- [WHAT THIS EXERCISE ASKS]:
**A)** In the exam question thread, what does the quoted AWS statement say Amazon EBS volumes are designed to be?
**B)** List every AWS service named in answer options A through D of the exam question thread.
**C)** Please condense the reply in the exam question thread that begins "EBS also has Multi-AZ capability" into a short bulleted list that keeps its main claims.

- [EXTRACTED TEXT]:
⟨

Topic: AWS Certified Solutions Architect - Associate SAA-C03 topic 1 question 100

A company's containerized application runs on an Amazon EC2 instance. The application needs to download security certificates before it can communicate with other business applications. The company wants a highly secure solution to encrypt and decrypt the certificates in near real time. The solution also needs to store data in highly available storage after the data is encrypted.
Which solution will meet these requirements with the LEAST operational overhead?

A.
Create AWS Secrets Manager secrets for encrypted certificates. Manually update the certificates as needed. Control access to the data by using fine-grained IAM access.
B.
Create an AWS Lambda function that uses the Python cryptography library to receive and perform encryption operations. Store the function in an Amazon S3 bucket.
C.
Create an AWS Key Management Service (AWS KMS) customer managed key. Allow the EC2 role to use the KMS key for encryption operations. Store the encrypted data on Amazon S3.
D.
Create an AWS Key Management Service (AWS KMS) customer managed key. Allow the EC2 role to use the KMS key for encryption operations. Store the encrypted data on Amazon Elastic Block Store (Amazon EBS) volumes.

Re: AWS Certified Solutions Architect - Associate SAA-C03 topic 1 question 100

C makes a better sense. Between C (S3) and D (EBS), S3 is highly available with LEAST operational overhead.

Re: AWS Certified Solutions Architect - Associate SAA-C03 topic 1 question 100

Agree, also the data in EBS will be accessible only to the EC2 instance and that is not as available as S3 would be.

Re: AWS Certified Solutions Architect - Associate SAA-C03 topic 1 question 100

Correct Answer is C: EBS is not highly available

Re: AWS Certified Solutions Architect - Associate SAA-C03 topic 1 question 100

Per AWS: "Amazon EBS volumes are designed to be highly available, reliable, and durable"

https://aws.amazon.com/ebs/features/

Re: AWS Certified Solutions Architect - Associate SAA-C03 topic 1 question 100

EBS is Highly Available as it stores in multi AZ and S3 is regional.

Re: AWS Certified Solutions Architect - Associate SAA-C03 topic 1 question 100

This is false... S3 is Multi AZ and EBS is only replicated WITHIN an AZ by default.

Re: AWS Certified Solutions Architect - Associate SAA-C03 topic 1 question 100

EBS also has Multi-AZ capability, but it does not replicate the data across multiple availability zones by default. When Multi-AZ is enabled, it creates a replica of the EBS volume in a different availability zone and automatically failover to the replica in case of a failure. However, this requires additional configuration and management. In comparison, Amazon S3 automatically replicates data across multiple availability zones without any additional configuration. Therefore, storing the data on Amazon S3 provides a simpler and more efficient solution for high availability.

Re: AWS Certified Solutions Architect - Associate SAA-C03 topic 1 question 100

This is false. There is no AWS-provided functionality that will replicate EBS volumes across AZs. There are 3rd-party solutions to this, but that's not what's being asked here.

EBS is only replicated WITHIN an AZ by default.

⟩

- [RECORD EXCERPTS]:
⟨

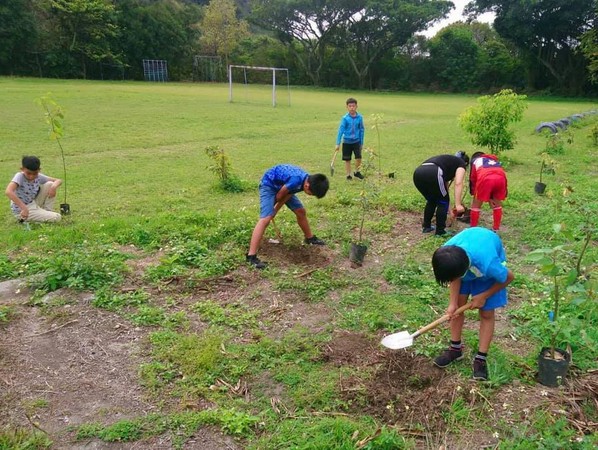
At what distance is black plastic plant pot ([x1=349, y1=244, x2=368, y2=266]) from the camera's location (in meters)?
5.33

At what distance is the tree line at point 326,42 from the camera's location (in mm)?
36875

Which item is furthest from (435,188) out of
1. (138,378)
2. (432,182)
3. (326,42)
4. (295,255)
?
(326,42)

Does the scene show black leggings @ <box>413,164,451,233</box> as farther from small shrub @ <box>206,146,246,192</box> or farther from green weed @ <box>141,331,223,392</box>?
small shrub @ <box>206,146,246,192</box>

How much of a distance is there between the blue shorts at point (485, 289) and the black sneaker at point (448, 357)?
446 mm

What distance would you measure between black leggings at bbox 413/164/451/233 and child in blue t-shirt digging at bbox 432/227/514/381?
2.58 m

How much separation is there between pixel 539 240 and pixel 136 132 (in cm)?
1154

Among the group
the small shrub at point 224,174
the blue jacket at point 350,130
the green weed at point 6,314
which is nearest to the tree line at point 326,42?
the blue jacket at point 350,130

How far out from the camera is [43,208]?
6.69 metres

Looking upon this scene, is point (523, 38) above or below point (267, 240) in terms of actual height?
above

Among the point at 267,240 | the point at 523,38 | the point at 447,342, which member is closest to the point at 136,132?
the point at 267,240

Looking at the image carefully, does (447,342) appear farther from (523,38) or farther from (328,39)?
(328,39)

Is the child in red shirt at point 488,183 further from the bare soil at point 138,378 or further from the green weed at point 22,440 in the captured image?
the green weed at point 22,440

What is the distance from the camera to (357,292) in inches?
186

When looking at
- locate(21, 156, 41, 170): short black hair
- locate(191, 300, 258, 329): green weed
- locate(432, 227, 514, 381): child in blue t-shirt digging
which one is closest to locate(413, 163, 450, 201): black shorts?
locate(432, 227, 514, 381): child in blue t-shirt digging
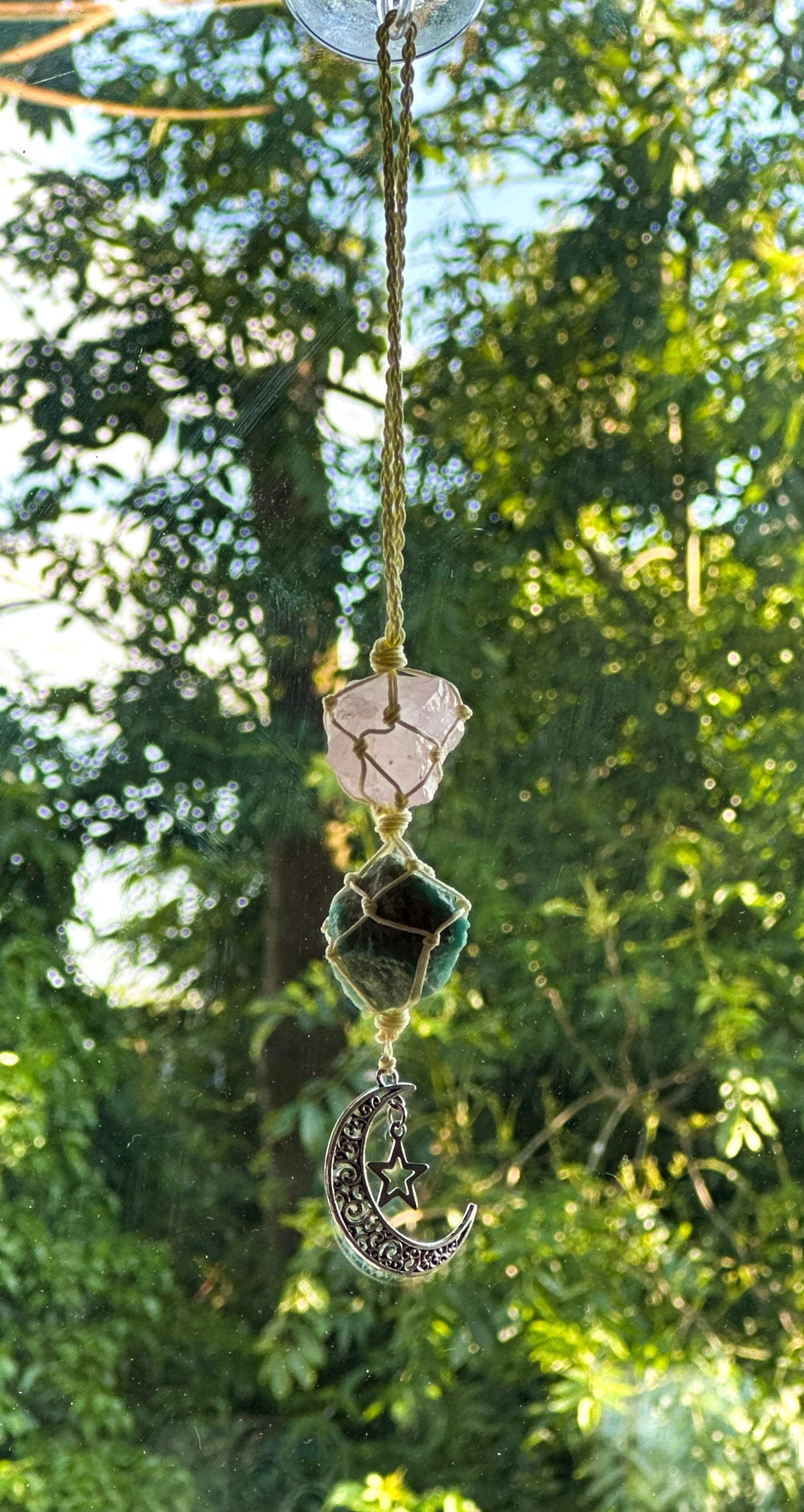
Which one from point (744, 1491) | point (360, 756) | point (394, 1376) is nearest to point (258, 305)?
point (360, 756)

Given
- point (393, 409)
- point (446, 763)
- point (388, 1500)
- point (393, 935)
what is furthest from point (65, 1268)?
point (393, 409)

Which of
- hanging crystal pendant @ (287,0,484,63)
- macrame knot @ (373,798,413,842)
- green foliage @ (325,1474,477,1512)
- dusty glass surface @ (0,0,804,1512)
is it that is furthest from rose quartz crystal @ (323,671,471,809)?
green foliage @ (325,1474,477,1512)

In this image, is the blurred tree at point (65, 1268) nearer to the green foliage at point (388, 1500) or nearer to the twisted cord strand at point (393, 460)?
the green foliage at point (388, 1500)

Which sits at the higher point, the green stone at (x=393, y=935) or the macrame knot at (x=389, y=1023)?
the green stone at (x=393, y=935)

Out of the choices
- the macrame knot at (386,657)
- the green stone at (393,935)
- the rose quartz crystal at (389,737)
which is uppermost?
the macrame knot at (386,657)

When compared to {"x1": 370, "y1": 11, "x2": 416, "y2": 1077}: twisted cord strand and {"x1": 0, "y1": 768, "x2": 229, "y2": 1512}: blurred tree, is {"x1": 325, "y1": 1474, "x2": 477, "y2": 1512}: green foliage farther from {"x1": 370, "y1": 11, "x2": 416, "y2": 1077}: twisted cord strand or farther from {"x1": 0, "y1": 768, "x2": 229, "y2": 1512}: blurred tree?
{"x1": 370, "y1": 11, "x2": 416, "y2": 1077}: twisted cord strand

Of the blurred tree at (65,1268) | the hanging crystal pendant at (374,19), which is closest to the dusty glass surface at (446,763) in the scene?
the blurred tree at (65,1268)

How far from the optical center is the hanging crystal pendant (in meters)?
0.52

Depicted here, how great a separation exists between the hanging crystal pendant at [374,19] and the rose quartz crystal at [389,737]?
241 mm

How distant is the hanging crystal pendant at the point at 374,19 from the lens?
52cm

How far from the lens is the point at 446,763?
880mm

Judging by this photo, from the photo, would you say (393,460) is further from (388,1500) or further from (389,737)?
(388,1500)

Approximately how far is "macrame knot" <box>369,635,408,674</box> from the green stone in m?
0.06

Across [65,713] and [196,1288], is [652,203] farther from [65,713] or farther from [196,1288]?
[196,1288]
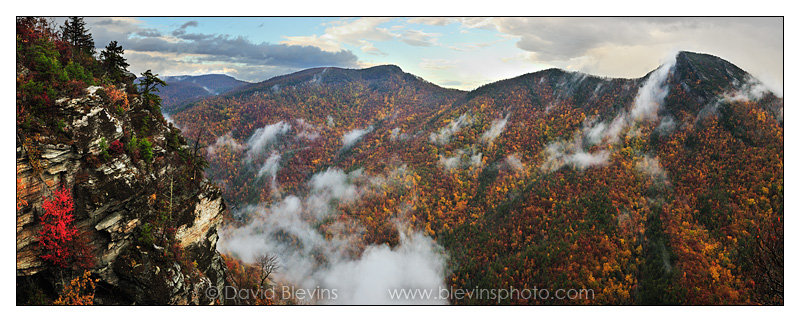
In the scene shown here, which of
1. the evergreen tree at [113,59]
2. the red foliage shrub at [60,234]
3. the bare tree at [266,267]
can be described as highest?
the evergreen tree at [113,59]

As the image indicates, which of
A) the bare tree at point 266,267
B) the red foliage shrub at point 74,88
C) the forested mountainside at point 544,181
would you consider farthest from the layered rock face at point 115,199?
the forested mountainside at point 544,181

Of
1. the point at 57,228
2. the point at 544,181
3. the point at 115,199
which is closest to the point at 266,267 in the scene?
the point at 115,199

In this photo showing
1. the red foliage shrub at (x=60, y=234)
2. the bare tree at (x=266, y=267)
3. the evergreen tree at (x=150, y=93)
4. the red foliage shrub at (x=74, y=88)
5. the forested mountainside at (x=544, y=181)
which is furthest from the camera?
the forested mountainside at (x=544, y=181)

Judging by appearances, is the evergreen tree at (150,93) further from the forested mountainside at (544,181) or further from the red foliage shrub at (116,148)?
the forested mountainside at (544,181)

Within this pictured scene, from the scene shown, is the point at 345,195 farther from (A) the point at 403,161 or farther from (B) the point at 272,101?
(B) the point at 272,101

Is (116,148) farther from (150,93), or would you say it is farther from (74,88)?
(150,93)

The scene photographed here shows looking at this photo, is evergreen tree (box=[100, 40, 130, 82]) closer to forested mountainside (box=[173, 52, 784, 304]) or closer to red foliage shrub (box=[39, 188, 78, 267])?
red foliage shrub (box=[39, 188, 78, 267])
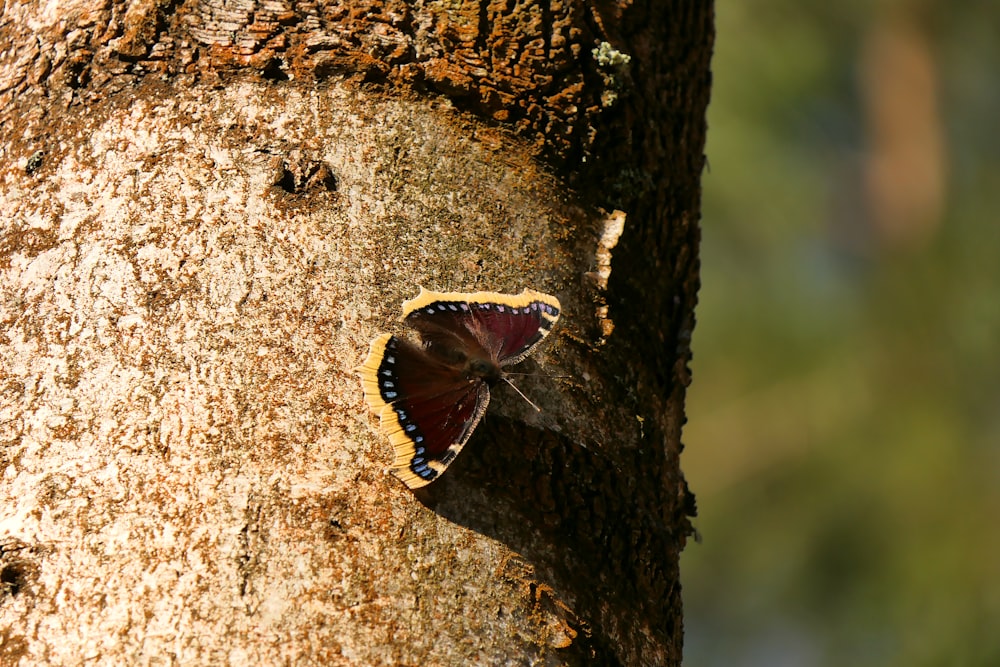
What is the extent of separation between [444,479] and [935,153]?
644 centimetres

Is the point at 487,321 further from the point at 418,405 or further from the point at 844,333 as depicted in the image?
the point at 844,333

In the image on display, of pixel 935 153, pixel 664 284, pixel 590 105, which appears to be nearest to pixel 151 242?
pixel 590 105

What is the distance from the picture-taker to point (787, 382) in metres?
6.83

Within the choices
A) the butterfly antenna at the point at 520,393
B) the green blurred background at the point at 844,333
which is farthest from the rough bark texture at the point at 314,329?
the green blurred background at the point at 844,333

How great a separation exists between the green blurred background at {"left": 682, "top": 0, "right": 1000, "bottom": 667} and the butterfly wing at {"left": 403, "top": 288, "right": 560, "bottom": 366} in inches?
183

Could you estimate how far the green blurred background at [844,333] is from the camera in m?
6.01

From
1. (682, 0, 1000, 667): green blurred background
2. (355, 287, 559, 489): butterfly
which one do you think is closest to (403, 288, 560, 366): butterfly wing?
(355, 287, 559, 489): butterfly

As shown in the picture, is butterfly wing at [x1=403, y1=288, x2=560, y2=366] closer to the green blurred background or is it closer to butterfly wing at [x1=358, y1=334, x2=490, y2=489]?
butterfly wing at [x1=358, y1=334, x2=490, y2=489]

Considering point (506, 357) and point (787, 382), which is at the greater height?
point (506, 357)

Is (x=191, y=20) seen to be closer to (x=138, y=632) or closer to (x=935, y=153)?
(x=138, y=632)

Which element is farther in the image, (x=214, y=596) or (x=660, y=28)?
(x=660, y=28)

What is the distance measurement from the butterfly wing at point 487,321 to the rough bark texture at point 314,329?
30 millimetres

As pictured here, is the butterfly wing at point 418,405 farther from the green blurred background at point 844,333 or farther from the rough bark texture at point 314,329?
the green blurred background at point 844,333

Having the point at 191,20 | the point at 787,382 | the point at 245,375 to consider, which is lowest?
the point at 787,382
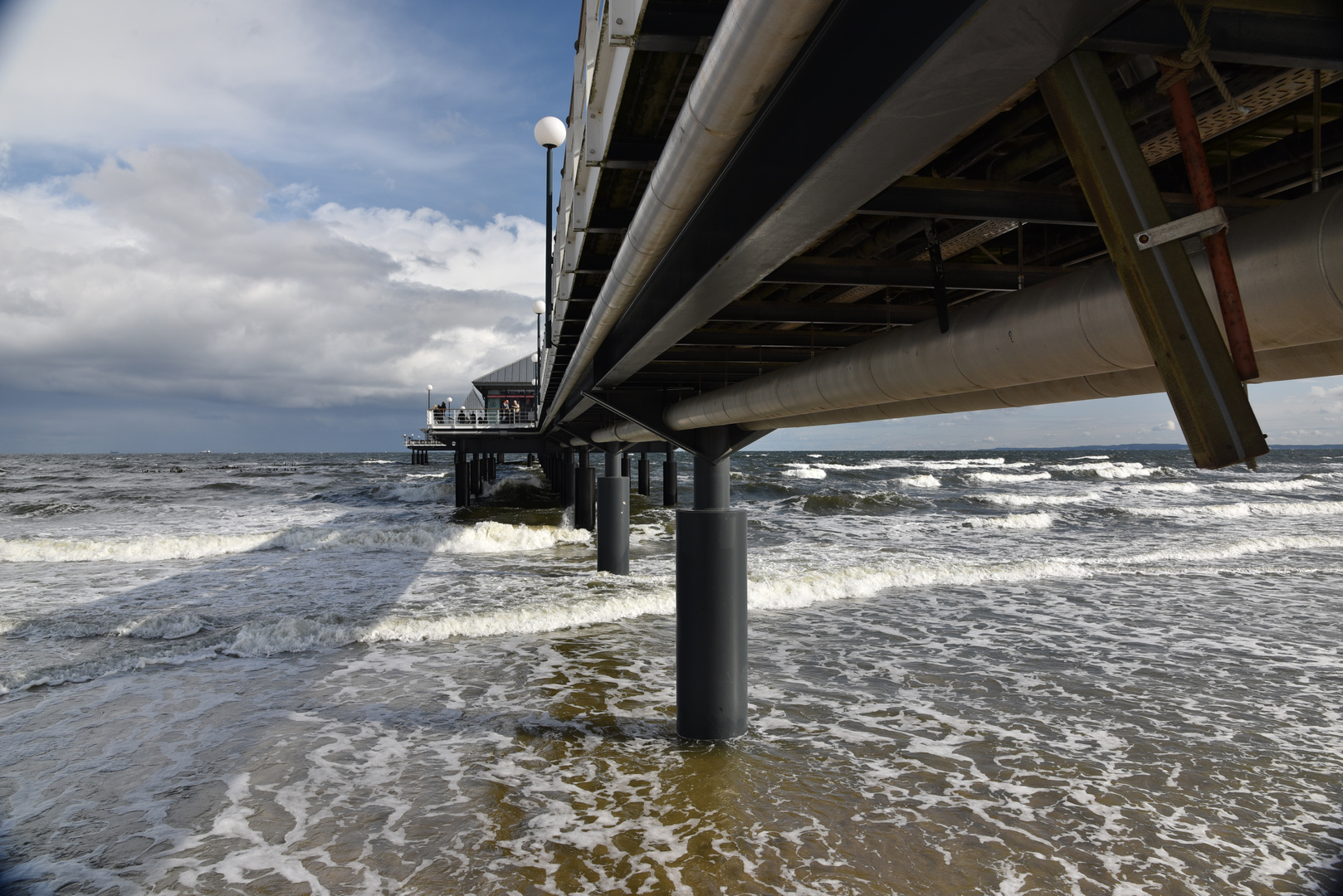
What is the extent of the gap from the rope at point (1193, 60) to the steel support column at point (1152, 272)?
150 mm

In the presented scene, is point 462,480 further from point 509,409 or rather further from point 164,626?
point 164,626

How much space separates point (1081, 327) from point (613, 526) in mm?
14924

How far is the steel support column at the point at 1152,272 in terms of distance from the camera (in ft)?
5.30

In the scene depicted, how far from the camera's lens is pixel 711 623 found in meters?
6.86

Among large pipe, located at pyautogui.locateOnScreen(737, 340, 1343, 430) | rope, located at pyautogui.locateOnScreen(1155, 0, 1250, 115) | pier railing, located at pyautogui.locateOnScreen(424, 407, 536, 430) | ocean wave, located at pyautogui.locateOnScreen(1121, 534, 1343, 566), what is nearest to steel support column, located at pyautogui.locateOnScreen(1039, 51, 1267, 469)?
rope, located at pyautogui.locateOnScreen(1155, 0, 1250, 115)

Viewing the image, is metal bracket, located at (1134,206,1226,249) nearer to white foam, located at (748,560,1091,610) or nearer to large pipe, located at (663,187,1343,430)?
large pipe, located at (663,187,1343,430)

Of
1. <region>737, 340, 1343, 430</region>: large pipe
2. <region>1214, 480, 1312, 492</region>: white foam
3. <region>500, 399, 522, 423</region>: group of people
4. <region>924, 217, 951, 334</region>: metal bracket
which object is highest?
<region>500, 399, 522, 423</region>: group of people

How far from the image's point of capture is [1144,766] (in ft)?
21.9

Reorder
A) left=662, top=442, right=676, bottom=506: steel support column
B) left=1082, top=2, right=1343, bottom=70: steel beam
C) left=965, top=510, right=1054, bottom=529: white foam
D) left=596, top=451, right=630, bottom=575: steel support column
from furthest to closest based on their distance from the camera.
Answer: left=662, top=442, right=676, bottom=506: steel support column → left=965, top=510, right=1054, bottom=529: white foam → left=596, top=451, right=630, bottom=575: steel support column → left=1082, top=2, right=1343, bottom=70: steel beam

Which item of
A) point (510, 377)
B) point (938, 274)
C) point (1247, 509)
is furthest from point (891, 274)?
point (510, 377)

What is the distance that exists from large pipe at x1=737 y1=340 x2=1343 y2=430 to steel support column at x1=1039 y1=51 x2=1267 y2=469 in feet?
6.48

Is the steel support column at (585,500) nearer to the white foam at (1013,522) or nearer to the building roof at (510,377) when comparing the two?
the white foam at (1013,522)

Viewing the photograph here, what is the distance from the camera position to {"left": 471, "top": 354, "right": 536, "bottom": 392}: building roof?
2068 inches

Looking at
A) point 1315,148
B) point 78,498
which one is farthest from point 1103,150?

⟩

- [TASK SOLUTIONS]:
**A)** Highly available, reliable, and durable.

**B)**
- AWS Secrets Manager
- IAM
- AWS Lambda
- Amazon S3
- AWS Key Management Service (AWS KMS)
- Amazon EC2
- Amazon Elastic Block Store (Amazon EBS)

**C)**
- EBS has Multi-AZ capability but does not replicate data across availability zones by default.
- With Multi-AZ enabled, it creates a replica of the volume in another availability zone and fails over to it automatically.
- This requires additional configuration and management.
- Amazon S3 replicates data across multiple availability zones automatically, with no additional configuration.
- Storing the data on S3 is therefore simpler and more efficient for high availability.